Named, after the Roman army’s javelin, the Pilum smart bomb brings together the airframe of Diehl BGT’s HOSBO (German acronym for “high-performance penetrator”) with the guidance systems of Rafael’s Spice. The co-development furthers the collaboration between the two companies, which are already involved (along with Rheinmetall) in the EuroSpike venture that markets the Rafael Spike anti-tank missile in Europe.
Spice is a modification kit that turns dumb bombs (typically the 2,000-pound Mk 84) into smart weapons, and is in use with Israel’s F-15 and F-16 fighters. It employs inertial/GPS and electro-optical/infrared (EO/IR) guidance to give three operational modes: coordinates-only using inertial/GPS; auto-tracking EO/IR, in which the TV or imaging infrared channels automatically find and track a target by scene-matching; and man-in-the-loop, in which the weapon can be guided from the launch aircraft by means of a two-way datalink.
Diehl developed the HOPE (German acronym for “high-performance penetrator”) and HOSBO family of modular glide weapons with either penetration (HOPE) or multi-purpose (HOSBO) warheads. Although unpowered, the weapons employ a slew-wing configuration to provide standoff glide range, and have four fins for high maneuverability. The first test launch with a HOPE was conducted in September 2008.
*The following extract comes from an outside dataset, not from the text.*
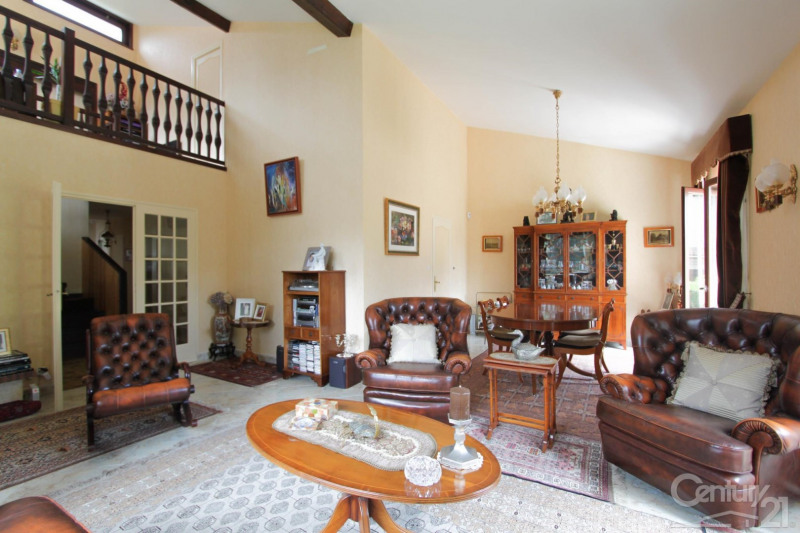 Deluxe sale house / villa Dardilly 630000€ - Picture 3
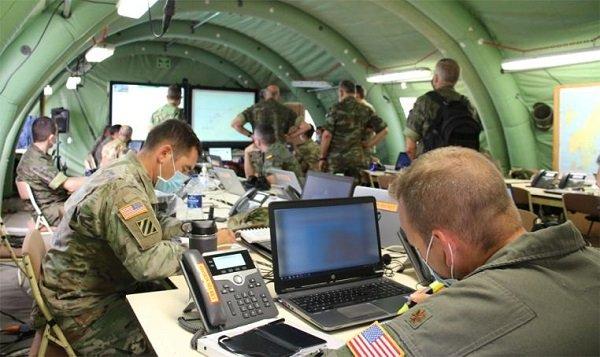#BuenosDías desde #Bétera, donde el Cuartel General de la @NATO se pone a prueba en el ejercicio 'Deployex' II/20, en el que participan 11 naciones aliadas.  ➡️ https://t.co/ySdLcC4RXT https://t.co/Esa2PlqMdp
Bringing HOSBO and Spice together provides a precision weapon with standoff capability against a range of targets, including those that are moving, according to the companies. One platform that is being targeted by the marketing team is the Typhoon, although the question of whether it would be exportable to Arab Typhoon operators has not been answered. The weapon has also been considered as ideal for Indian Air Force requirements.